Özgür yazılım savunucuları için, aynı projelerin her biri önemli başarılar olarak görülüyor. Her bir özgür yazılım kullanıcılarının özgürlüğüne saygı duyduğundan dolayı, yazılım özgürlüğünün savunucuları, her bir özgür yazılımın, özel mülkiyet rakiplerine kıyasla, hatta daha fazla özellik içeren bir rakiple karşılaştırılsa bile, doğal bir etik avantajla başladığını öne sürer. Pratik avantajlar üzerindeki özgürlüğü vurgulayarak, özgür yazılımın savunuculuğu, açık kaynağın çoğu zaman sahip olmadığı bir teknik gerçekliğe dayanır. Özgür yazılım daha iyi olduğunda, bu gerçeği kutlayabiliriz. Daha iyi olmadığında, bunu özgür yazılım savunuculuğunun lanet olası bir eleştirisi olarak veya söz konusu yazılımın kullanımına karşı zorlayıcı bir argüman olarak görmemize gerek yok.

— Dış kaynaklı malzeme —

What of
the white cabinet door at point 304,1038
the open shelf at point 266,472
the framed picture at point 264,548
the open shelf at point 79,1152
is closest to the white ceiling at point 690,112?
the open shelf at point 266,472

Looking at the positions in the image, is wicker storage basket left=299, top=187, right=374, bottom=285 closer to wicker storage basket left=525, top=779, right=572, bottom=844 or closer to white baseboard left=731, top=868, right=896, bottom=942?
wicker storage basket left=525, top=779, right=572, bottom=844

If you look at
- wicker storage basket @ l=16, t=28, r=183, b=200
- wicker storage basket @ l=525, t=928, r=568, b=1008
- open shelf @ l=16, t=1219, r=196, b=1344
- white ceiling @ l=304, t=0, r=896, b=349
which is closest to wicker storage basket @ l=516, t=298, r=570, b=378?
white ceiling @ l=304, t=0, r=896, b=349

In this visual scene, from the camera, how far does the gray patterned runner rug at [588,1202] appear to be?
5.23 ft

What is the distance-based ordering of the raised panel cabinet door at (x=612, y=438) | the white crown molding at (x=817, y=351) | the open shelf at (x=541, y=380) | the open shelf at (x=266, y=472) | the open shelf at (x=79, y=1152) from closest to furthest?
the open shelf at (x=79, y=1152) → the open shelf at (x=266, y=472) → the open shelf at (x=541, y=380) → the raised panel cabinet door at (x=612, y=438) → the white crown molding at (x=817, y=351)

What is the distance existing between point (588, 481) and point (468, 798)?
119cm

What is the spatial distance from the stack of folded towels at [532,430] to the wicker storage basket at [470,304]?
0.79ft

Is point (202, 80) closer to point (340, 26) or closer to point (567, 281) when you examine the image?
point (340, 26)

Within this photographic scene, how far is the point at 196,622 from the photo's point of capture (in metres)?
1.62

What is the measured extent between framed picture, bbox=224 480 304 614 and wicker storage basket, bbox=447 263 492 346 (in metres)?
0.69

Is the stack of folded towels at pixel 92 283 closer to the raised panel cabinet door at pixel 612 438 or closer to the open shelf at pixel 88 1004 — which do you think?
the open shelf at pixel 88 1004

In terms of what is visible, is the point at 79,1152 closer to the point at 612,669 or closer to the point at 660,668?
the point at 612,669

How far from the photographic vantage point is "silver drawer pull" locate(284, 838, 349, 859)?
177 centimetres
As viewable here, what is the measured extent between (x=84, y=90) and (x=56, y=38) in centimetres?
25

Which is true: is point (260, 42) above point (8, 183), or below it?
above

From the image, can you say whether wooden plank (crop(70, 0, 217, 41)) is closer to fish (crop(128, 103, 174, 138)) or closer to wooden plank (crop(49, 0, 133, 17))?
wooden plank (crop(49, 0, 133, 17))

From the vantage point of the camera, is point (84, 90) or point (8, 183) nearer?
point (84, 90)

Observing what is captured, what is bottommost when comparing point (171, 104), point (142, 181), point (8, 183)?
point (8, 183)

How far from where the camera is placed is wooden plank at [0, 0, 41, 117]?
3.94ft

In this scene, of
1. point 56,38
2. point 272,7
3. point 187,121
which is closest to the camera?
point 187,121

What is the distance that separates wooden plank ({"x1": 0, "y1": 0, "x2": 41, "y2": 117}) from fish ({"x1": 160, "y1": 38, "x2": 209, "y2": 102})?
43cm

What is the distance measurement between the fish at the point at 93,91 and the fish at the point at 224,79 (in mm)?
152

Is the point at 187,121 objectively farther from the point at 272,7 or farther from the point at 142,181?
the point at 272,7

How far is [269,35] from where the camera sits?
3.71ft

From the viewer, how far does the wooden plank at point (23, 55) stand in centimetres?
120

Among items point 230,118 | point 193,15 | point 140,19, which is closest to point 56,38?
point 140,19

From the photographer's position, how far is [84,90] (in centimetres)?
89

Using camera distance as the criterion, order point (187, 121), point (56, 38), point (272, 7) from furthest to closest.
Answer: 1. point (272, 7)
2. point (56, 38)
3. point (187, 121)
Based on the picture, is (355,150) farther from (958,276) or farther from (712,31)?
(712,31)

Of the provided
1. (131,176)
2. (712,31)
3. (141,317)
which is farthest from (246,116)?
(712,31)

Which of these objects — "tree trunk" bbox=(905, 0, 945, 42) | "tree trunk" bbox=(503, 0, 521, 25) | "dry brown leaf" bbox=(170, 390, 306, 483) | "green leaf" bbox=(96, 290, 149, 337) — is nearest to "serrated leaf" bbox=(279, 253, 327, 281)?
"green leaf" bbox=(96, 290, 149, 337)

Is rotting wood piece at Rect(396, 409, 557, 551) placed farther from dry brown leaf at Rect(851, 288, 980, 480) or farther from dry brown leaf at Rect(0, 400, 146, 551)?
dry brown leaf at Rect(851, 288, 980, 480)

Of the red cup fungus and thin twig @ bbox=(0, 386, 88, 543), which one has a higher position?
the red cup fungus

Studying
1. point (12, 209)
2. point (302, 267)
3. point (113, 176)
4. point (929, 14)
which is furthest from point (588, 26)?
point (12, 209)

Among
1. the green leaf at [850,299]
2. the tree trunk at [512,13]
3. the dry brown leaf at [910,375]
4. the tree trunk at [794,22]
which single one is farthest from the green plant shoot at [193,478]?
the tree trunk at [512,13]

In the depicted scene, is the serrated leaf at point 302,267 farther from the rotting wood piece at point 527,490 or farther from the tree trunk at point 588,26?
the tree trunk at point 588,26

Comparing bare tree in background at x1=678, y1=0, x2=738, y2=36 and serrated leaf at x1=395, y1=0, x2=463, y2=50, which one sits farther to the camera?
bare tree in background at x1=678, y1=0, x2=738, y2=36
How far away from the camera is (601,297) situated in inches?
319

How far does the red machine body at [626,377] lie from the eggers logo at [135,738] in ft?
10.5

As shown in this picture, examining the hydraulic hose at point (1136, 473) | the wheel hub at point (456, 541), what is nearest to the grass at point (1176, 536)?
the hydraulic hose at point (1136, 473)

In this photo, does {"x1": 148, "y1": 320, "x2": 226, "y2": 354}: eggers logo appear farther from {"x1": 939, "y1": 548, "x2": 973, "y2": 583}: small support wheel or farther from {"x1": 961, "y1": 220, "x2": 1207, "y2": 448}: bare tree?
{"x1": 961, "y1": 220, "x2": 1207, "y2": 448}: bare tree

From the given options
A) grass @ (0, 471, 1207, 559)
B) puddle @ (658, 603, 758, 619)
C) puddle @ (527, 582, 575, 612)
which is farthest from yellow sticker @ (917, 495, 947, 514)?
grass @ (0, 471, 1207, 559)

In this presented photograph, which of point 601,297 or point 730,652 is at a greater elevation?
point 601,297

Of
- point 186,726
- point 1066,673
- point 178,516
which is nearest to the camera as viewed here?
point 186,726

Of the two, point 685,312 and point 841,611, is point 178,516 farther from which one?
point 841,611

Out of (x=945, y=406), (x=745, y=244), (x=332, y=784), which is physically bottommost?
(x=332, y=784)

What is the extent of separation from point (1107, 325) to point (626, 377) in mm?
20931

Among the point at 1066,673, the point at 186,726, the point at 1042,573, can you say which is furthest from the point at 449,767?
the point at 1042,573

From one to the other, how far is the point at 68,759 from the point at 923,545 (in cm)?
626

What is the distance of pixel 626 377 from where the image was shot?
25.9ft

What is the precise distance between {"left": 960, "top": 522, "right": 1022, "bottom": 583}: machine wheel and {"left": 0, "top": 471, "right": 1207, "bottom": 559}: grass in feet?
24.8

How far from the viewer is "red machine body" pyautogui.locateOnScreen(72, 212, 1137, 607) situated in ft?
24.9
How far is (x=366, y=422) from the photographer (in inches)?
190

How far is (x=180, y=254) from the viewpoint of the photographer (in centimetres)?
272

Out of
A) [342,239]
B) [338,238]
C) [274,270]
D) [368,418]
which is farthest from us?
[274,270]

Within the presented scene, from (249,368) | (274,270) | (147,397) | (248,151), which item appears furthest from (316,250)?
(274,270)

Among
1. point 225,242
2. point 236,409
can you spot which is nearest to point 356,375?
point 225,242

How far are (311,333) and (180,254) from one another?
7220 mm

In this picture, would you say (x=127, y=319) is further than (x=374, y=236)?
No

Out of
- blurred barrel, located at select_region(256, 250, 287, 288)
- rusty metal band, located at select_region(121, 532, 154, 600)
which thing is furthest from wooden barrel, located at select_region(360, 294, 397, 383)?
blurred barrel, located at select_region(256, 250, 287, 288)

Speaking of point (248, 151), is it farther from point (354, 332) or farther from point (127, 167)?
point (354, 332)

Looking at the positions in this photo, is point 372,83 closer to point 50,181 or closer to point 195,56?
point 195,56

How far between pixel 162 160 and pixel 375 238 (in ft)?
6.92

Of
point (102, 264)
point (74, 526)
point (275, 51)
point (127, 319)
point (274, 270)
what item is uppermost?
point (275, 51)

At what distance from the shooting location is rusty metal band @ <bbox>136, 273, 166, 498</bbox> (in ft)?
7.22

Açık kaynak savunucuları, özgürce geliştirilen yazılımların zaman içinde özel mülkiyet yazılımlardan daha iyi olması gerektiği ve zaman içinde daha iyi olacakları tezini savunmalıdır. Özgür yazılım destekçileri bunun yerine “Özgür yazılımı nasıl daha iyi hale getirebiliriz?” diye sorabilirler. Özgür yazılım ifadesinde, yüksek kaliteli yazılım amacı nihai amaç değildir. Özgür yazılım geliştiricileri, kullanıcılarına iyi hizmet veren işlevsel, esnek bir yazılım oluşturmak için çaba göstermelidir. Ancak bu, hem daha kolay hem de çok daha önemli olan, özgürlüklerine saygı duyma ve özgürlüklerini koruma amacını gerçekleştirmek için yapılması gereken yegane yol değildir.

Elbette, yüksek kaliteli yazılım oluşturulurken işbirliğinin önemli bir rolü olacağı savını yadsımamıza gerek yok. Başarılı olmuş birçok özgür yazılım projesinde, açıkça böyle olduğu görülmektedir. İşbirliğinin faydaları, ideolojiye uymayı reddeden kanıtlar karşısında çantada keklik sayılacak bir şey olmak yerine anlaşılması, desteklenmesi ve üzerinde çalışılması gereken bir şey haline geldi.